M-estimators of scatter with eigenvalue shrinkage
This work provides an incremental improvement in robust statistics for researchers dealing with non-Gaussian data.
The paper tackled the problem of robust covariance estimation by proposing shrinkage M-estimators with an automatic tuning method, showing that they perform comparably to standard shrinkage estimators for Gaussian data and significantly better for heavy-tailed distributions.

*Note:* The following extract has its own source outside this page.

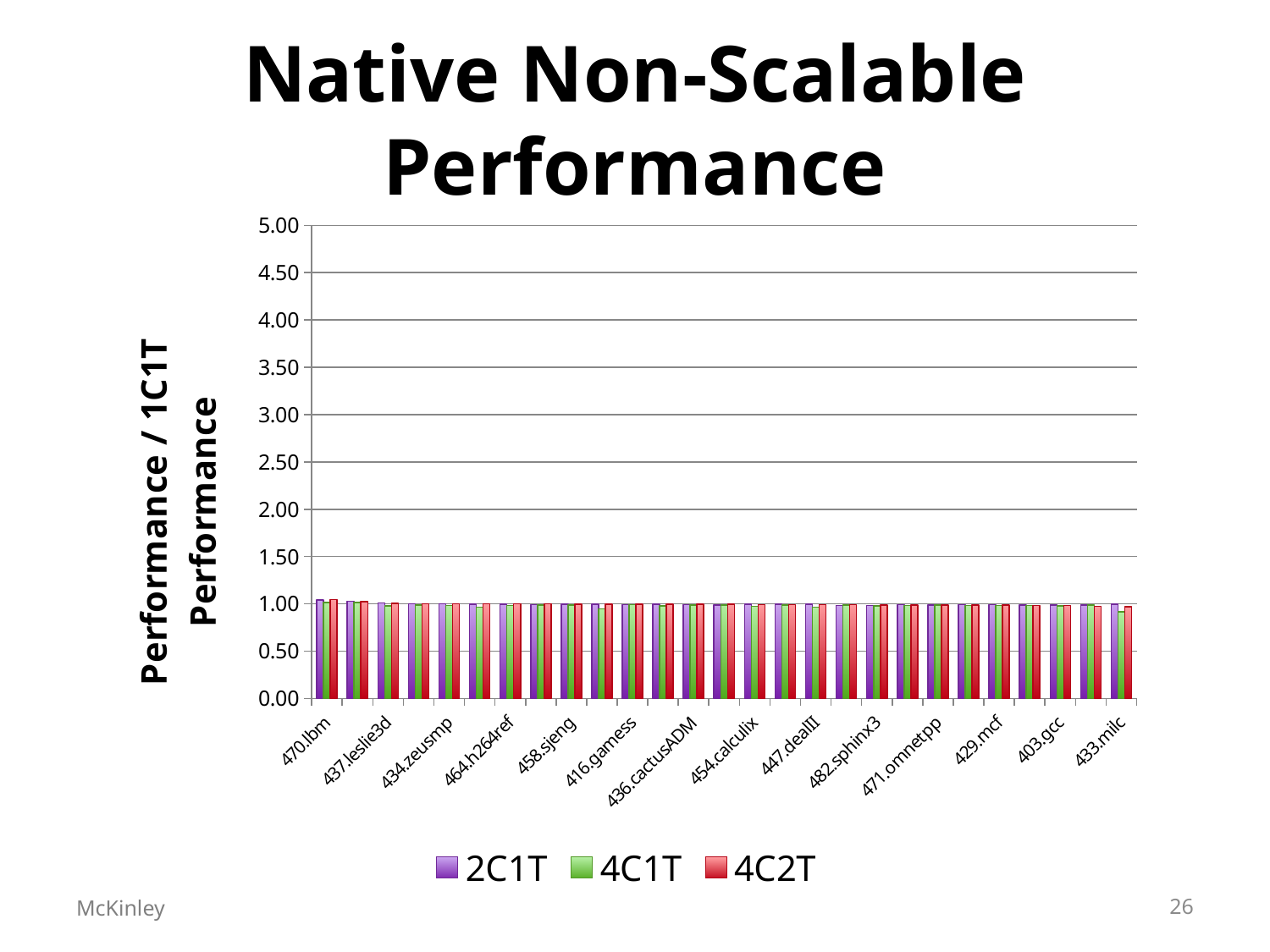
What is the highest value shown on the y axis? 5.00 Is the 2C1T value for 433.milc greater or less than 1.50? less How many benchmark categories are shown on the x axis? 27 Is the 4C1T value for 429.mcf greater or less than 0.50? greater What kind of chart is shown on the slide? bar chart What are the series names listed in the legend? 2C1T, 4C1T, 4C2T How many series does the legend list? 3 What is the title of the chart? Native Non-Scalable Performance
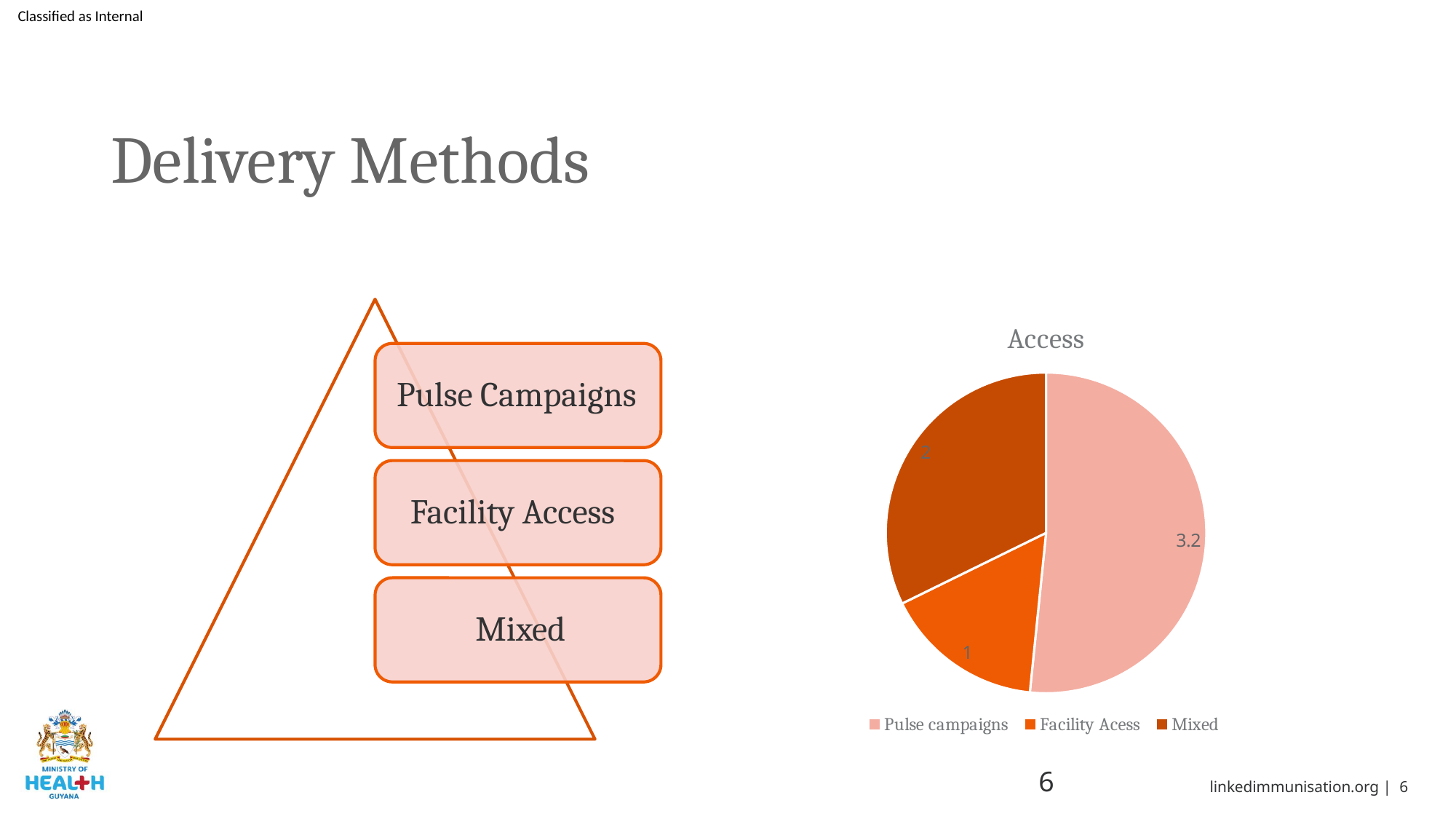
How many slices does the pie chart have? 3 What is the title of the pie chart? Access What is the value for Pulse campaigns in the pie chart? 3.2 What is the value for Facility Acess in the pie chart? 1 Which is larger, the value for Mixed or the value for Facility Acess? Mixed Which category has the smallest slice in the pie chart? Facility Acess What is the value for Mixed in the pie chart? 2 How many entries does the legend of the pie chart list? 3 What kind of chart is shown on the slide? Pie chart Which legend entry is shown in the lightest colour in the pie chart? Pulse campaigns Which category has the largest slice in the pie chart? Pulse campaigns What is the difference between the values for Pulse campaigns and Mixed? 1.2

A popular regularized (shrinkage) covariance estimator is the shrinkage sample covariance matrix (SCM) which shares the same set of eigenvectors as the SCM but shrinks its eigenvalues toward its grand mean. In this paper, a more general approach is considered in which the SCM is replaced by an M-estimator of scatter matrix and a fully automatic data adaptive method to compute the optimal shrinkage parameter with minimum mean squared error is proposed. Our approach permits the use of any weight function such as Gaussian, Huber's, or $t$ weight functions, all of which are commonly used in M-estimation framework. Our simulation examples illustrate that shrinkage M-estimators based on the proposed optimal tuning combined with robust weight function do not loose in performance to shrinkage SCM estimator when the data is Gaussian, but provide significantly improved performance when the data is sampled from a heavy-tailed distribution.